--- SELECTED EXCERPT ---

First enacted in the 1970s, the SBT was touted as a way to maintain steady state revenues. Eventually, the tax came under attack for many reasons, but business owners objected in particular to levies for each job and for the health insurance coverage that may have gone along with it. Former GOP Gov. John Engler supported an eventual phase-out over decades. In 2002, the governor and Legislature OK’d a tactic that ended the SBT at the end of 2009.

After some years of legislative and gubernatorial sparring, in early 2006, Republican Oakland County Administrator L. Brooks Patterson declared war on the long-reviled SBT. In his annual “State of the County” speech in February, Patterson announced he would launch a petition drive to put the death of the SBT on the November ballot. Dumping the SBT would promote job creation in Michigan, which is suffering from one of the highest unemployment rates in the U.S.

In March, the Legislature voted to repeal the tax. Democratic Gov. Jennifer Granholm vetoed the bill, noting that the Legislature had no plans to replace the revenue.

Then Patterson found an end-run around the governor. He presented the petitions directly to the Legislature, which by majority vote could approve the ballot question with immunity from gubernatorial veto.

On Aug. 9, 2006, the Legislature did just that. Granholm signed the bill the next day.

“Is there a risk in doing what we are doing today? Yes, there is a risk in doing what we are doing today,” reads a statement by Senate Majority Leader Ken Sikkema, R-Grandville, from Aug. 9. “… Ladies and gentleman, the greatest risk is doing nothing and saying we can wait because this is too hard. We need a catalyst for change and economic recovery and this is it.”

---

## WHAT TO WORK ON
1. Reproduce the part of the SBT repeal passage that opens with the words containing "After some years" and closes with "in the U.S.".
2. In the SBT repeal passage, who vetoed the bill the Legislature passed in March to repeal the tax?
3. Write the next part of the SBT repeal passage, picking up after its final sentence.

--- STUDY MATERIAL ---

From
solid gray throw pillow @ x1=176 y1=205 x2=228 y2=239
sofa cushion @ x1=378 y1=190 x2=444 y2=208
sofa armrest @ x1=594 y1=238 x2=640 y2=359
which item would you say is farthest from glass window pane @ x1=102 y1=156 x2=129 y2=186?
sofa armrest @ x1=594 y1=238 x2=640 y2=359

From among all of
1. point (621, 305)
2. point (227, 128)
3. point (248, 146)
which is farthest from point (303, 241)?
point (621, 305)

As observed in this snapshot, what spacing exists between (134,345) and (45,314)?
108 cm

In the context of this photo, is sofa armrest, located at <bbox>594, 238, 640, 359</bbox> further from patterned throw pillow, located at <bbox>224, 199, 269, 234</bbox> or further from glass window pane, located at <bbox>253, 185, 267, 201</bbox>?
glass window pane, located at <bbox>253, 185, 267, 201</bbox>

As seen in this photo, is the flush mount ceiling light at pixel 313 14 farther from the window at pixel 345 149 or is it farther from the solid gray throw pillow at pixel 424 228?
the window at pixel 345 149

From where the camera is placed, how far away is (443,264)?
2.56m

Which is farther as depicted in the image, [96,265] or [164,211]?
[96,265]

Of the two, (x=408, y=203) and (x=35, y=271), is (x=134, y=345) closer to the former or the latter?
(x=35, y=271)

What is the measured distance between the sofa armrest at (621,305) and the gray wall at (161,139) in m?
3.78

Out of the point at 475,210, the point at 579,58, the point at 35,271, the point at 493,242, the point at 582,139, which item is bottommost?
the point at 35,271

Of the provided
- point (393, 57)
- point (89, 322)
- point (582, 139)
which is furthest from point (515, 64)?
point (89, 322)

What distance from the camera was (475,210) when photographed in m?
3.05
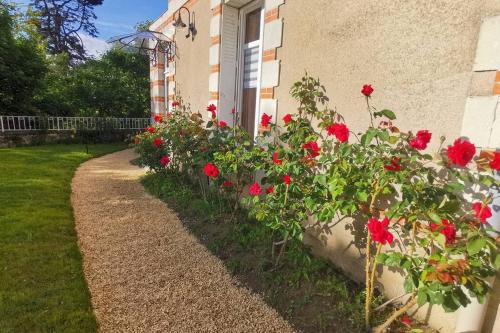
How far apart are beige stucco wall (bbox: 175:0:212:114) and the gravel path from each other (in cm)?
240

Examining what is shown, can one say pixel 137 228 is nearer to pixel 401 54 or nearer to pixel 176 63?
pixel 401 54

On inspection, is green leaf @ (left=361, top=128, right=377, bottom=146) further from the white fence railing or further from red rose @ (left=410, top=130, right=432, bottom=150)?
the white fence railing

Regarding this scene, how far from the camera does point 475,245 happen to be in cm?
145

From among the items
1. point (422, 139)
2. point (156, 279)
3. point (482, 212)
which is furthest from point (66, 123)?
point (482, 212)

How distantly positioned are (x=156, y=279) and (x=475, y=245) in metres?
2.55

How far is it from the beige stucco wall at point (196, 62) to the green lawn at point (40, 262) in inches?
119

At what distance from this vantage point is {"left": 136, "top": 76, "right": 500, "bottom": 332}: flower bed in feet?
5.07

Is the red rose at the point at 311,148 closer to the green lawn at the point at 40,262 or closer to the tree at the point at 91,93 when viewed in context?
the green lawn at the point at 40,262

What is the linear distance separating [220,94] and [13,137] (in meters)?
9.49

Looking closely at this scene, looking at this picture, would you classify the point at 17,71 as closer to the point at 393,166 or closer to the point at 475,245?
the point at 393,166

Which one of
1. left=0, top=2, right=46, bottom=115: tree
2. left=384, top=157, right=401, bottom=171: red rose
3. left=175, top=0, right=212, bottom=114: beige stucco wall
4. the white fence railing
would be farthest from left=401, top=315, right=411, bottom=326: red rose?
left=0, top=2, right=46, bottom=115: tree

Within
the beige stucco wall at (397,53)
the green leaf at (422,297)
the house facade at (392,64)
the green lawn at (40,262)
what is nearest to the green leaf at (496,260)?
the green leaf at (422,297)

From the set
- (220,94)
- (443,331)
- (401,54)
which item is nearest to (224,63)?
(220,94)

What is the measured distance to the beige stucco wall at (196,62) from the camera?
17.7 feet
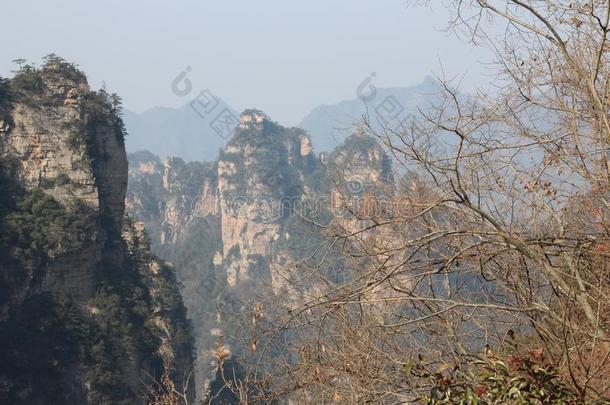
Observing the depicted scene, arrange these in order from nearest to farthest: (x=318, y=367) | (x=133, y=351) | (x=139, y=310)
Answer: (x=318, y=367) < (x=133, y=351) < (x=139, y=310)

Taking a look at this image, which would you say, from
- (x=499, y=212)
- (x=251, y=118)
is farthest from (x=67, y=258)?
(x=251, y=118)

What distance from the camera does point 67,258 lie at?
17453 millimetres

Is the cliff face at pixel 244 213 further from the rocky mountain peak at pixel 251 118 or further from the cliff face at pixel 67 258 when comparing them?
the cliff face at pixel 67 258

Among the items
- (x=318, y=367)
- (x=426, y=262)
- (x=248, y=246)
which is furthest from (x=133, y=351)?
(x=248, y=246)

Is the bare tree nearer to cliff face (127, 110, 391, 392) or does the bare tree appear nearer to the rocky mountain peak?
cliff face (127, 110, 391, 392)

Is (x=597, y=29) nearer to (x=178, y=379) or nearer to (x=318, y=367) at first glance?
(x=318, y=367)

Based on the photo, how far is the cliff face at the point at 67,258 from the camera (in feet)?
53.5

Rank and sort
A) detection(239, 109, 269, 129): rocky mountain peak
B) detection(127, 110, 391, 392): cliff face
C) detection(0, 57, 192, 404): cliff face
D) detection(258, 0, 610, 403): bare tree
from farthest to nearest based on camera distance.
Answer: detection(239, 109, 269, 129): rocky mountain peak < detection(127, 110, 391, 392): cliff face < detection(0, 57, 192, 404): cliff face < detection(258, 0, 610, 403): bare tree

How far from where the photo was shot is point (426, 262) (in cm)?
301

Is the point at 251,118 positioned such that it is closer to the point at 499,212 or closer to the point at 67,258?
the point at 67,258

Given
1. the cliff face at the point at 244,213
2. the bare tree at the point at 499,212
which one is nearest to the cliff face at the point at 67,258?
the bare tree at the point at 499,212

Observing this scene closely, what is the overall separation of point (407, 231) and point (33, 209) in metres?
15.2

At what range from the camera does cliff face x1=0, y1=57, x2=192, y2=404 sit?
16297 millimetres

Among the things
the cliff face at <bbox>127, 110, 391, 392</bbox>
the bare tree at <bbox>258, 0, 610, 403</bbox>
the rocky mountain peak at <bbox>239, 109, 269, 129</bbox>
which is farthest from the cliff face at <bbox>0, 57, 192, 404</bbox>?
the rocky mountain peak at <bbox>239, 109, 269, 129</bbox>
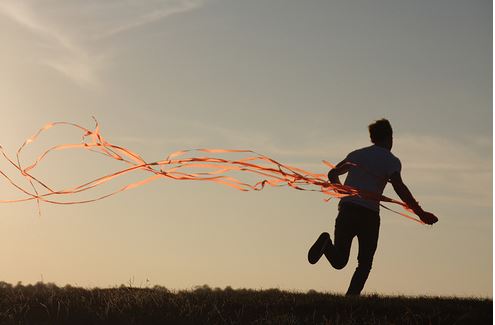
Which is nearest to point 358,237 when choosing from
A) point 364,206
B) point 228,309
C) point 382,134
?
point 364,206

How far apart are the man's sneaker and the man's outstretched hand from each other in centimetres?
128

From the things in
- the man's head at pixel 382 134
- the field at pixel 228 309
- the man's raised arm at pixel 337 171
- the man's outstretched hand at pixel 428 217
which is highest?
the man's head at pixel 382 134

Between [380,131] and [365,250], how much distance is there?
161 cm

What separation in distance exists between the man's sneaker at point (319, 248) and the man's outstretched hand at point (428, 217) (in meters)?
1.28

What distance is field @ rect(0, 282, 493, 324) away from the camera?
9.70 meters

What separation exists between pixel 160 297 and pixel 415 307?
3.17 m

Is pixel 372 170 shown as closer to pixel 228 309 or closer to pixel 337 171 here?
pixel 337 171

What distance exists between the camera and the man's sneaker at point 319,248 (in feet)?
37.6

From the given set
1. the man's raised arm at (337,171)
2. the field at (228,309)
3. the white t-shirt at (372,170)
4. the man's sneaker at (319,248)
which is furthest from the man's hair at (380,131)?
the field at (228,309)

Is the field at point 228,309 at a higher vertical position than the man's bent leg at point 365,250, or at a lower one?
lower

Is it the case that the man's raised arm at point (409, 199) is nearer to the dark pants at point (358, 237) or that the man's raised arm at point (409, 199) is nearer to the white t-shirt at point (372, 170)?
the white t-shirt at point (372, 170)

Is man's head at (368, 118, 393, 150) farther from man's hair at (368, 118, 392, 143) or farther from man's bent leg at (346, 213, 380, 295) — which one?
man's bent leg at (346, 213, 380, 295)

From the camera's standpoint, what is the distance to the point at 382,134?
1141 cm

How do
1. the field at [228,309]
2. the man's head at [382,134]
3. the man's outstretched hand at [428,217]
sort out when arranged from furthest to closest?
the man's head at [382,134], the man's outstretched hand at [428,217], the field at [228,309]
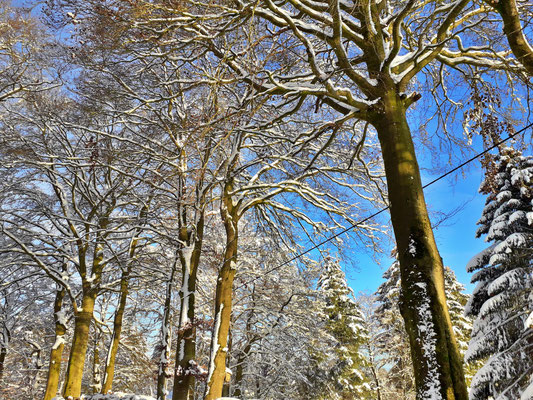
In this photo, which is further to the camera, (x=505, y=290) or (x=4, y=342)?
(x=4, y=342)

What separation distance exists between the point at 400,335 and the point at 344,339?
2751 mm

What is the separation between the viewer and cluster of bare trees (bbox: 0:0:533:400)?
3963 mm

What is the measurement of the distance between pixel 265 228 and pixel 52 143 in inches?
265

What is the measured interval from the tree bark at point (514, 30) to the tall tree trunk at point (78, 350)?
10.9m

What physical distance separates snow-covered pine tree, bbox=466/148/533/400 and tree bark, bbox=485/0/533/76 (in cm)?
355

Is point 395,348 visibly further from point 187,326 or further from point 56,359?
point 56,359

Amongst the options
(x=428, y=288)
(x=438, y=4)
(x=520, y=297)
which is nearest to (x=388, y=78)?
(x=438, y=4)

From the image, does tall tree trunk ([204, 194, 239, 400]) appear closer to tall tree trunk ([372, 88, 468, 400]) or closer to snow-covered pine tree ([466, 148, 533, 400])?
tall tree trunk ([372, 88, 468, 400])

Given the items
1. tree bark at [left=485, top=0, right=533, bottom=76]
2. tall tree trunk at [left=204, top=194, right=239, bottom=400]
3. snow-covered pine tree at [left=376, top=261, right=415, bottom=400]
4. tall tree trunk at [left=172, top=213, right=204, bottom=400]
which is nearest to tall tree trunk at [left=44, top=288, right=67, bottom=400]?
tall tree trunk at [left=172, top=213, right=204, bottom=400]

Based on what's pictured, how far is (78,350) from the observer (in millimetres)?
9406

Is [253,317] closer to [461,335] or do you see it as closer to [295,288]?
[295,288]

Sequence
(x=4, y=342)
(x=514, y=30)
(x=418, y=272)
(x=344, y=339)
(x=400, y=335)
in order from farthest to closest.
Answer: (x=344, y=339)
(x=400, y=335)
(x=4, y=342)
(x=514, y=30)
(x=418, y=272)

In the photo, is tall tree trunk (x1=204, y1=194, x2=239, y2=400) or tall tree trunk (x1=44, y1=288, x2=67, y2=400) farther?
tall tree trunk (x1=44, y1=288, x2=67, y2=400)

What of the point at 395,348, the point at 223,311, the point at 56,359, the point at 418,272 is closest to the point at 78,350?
the point at 56,359
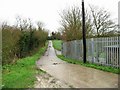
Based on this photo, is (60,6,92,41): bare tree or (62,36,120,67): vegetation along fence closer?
(62,36,120,67): vegetation along fence

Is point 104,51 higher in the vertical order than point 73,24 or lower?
lower

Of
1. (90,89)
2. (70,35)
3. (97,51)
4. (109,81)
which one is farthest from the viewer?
(70,35)

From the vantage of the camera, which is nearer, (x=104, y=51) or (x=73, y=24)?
(x=104, y=51)

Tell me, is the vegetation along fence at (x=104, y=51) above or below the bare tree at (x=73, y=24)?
below

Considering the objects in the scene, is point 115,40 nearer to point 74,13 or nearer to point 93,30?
point 93,30

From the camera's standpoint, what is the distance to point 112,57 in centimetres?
1434

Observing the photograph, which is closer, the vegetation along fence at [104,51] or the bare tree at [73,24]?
the vegetation along fence at [104,51]

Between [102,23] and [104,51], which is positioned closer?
[104,51]

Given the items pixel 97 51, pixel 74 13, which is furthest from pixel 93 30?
pixel 97 51

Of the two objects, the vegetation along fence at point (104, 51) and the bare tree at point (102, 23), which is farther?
the bare tree at point (102, 23)

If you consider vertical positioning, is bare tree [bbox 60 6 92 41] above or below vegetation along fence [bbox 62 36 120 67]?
above

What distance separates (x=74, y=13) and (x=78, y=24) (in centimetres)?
234

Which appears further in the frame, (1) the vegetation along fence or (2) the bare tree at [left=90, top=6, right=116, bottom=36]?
(2) the bare tree at [left=90, top=6, right=116, bottom=36]

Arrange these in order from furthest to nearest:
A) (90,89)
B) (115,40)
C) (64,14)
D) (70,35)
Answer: (64,14) → (70,35) → (115,40) → (90,89)
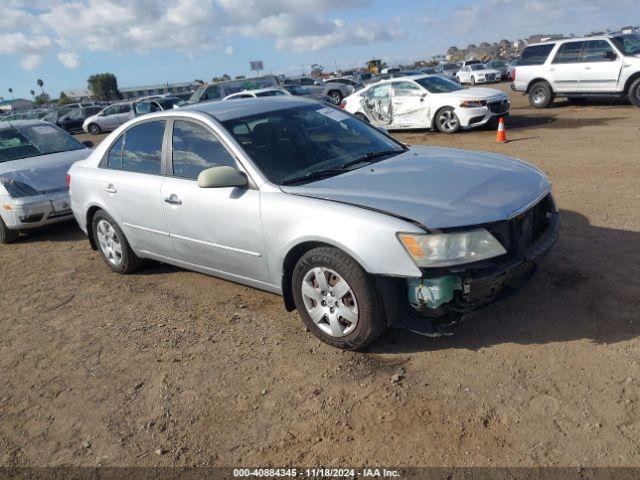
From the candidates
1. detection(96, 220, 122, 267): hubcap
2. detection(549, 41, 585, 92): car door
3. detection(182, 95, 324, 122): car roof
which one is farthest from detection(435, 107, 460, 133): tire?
detection(96, 220, 122, 267): hubcap

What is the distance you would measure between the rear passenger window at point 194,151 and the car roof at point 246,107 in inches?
6.8

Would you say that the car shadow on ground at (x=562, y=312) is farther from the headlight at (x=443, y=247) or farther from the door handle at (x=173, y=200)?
the door handle at (x=173, y=200)

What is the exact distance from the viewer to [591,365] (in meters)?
3.19

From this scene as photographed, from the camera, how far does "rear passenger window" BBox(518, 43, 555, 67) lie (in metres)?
15.7

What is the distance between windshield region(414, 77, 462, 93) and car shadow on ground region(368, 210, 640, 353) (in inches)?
371

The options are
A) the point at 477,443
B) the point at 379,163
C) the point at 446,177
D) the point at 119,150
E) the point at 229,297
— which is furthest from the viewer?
the point at 119,150

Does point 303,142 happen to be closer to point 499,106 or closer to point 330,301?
point 330,301

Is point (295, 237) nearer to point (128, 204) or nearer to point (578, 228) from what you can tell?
point (128, 204)

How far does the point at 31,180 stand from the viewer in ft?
23.5

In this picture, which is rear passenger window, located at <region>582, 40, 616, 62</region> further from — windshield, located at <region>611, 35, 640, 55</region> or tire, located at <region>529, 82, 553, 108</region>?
tire, located at <region>529, 82, 553, 108</region>

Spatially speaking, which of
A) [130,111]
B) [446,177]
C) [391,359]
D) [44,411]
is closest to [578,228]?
[446,177]

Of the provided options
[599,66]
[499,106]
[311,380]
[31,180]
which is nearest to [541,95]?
[599,66]

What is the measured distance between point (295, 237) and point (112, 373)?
1.61 m

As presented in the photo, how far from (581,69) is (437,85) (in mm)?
4556
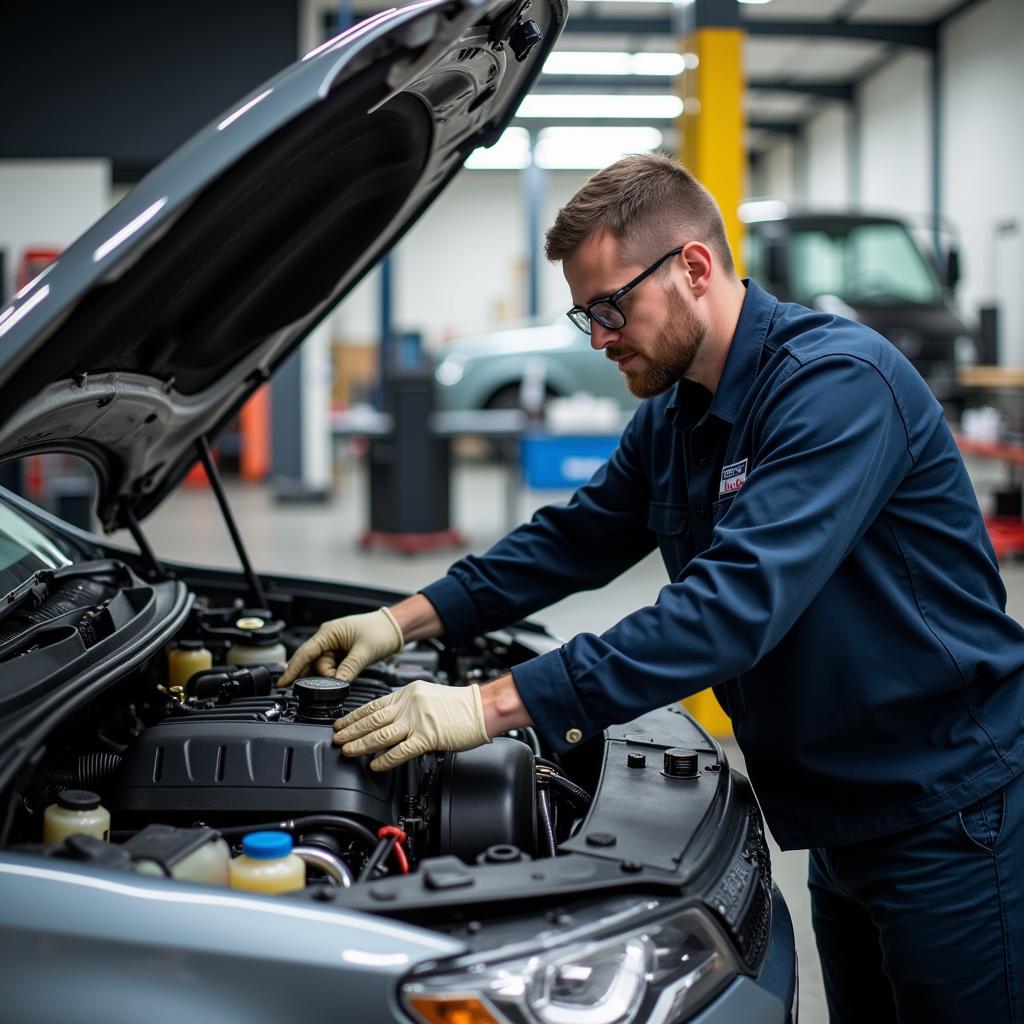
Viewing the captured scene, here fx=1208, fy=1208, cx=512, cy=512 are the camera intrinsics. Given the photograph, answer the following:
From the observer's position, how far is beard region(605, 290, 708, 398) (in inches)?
62.4

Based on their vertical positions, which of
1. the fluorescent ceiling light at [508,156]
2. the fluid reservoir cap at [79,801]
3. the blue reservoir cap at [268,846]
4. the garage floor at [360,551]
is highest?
the fluorescent ceiling light at [508,156]

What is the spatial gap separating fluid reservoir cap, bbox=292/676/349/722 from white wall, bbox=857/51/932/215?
1334 centimetres

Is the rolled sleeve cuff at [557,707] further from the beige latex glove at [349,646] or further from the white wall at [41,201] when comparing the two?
the white wall at [41,201]

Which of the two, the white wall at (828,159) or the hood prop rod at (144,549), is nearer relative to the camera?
the hood prop rod at (144,549)

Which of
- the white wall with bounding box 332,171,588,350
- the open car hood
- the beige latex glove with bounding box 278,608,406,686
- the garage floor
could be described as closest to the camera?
the open car hood

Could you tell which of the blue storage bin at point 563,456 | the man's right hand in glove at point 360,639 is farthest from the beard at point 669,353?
the blue storage bin at point 563,456

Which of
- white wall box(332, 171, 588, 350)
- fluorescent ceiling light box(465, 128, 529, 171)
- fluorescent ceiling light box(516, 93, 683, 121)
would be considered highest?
fluorescent ceiling light box(516, 93, 683, 121)

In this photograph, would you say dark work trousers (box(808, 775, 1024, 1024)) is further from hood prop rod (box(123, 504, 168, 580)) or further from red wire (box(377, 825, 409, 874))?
hood prop rod (box(123, 504, 168, 580))

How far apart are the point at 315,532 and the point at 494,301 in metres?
10.1

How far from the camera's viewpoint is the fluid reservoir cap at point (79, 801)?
1.31 metres

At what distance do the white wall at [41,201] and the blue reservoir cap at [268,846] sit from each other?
8054 millimetres

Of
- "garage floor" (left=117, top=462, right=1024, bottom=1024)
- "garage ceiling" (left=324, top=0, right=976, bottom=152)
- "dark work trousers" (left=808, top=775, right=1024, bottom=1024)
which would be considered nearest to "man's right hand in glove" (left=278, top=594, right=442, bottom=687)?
"dark work trousers" (left=808, top=775, right=1024, bottom=1024)

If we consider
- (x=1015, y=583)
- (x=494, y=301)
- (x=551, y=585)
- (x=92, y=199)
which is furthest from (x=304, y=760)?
(x=494, y=301)

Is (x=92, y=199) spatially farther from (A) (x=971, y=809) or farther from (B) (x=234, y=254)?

---

## SET OF ANSWERS
1.
After some years of legislative and gubernatorial sparring, in early 2006, Republican Oakland County Administrator L. Brooks Patterson declared war on the long-reviled SBT. In his annual “State of the County” speech in February, Patterson announced he would launch a petition drive to put the death of the SBT on the November ballot. Dumping the SBT would promote job creation in Michigan, which is suffering from one of the highest unemployment rates in the U.S.

2. Democratic Gov. Jennifer Granholm vetoed it.

3.
The SBT’s funeral now is set for Dec. 31 of this year, and it’s up to the politicians in Lansing to figure out what will follow. They have no lack of advice and input, from local and state Chambers of Commerce to Granholm’s November proposal, which they left in the air prior to the holiday break.

Granholm’s Michigan Business Tax proposal would:

**Cut the tax rate from 1.9 percent to 0.125 percent.

**Focus taxes on gross receipts, profits and assets.

**Exempt state school taxes on personal property.

**Raise taxes on insurance premiums from 1 percent to 1.25 percent.

**Retain the threshold of $350,000 in gross receipts before a business must pay the tax, but phase in businesses from $350,000 to $750,000.

In September, the Grand Rapids Chamber of Commerce proposed replacing the SBT with a 0.75-percent tax on gross profits. Businesses under $350,000 would pay a $150 fee. The personal property tax would be eliminated. The Chamber also proposed cuts in Medicaid and incentives for schools and local governments to save money by working together.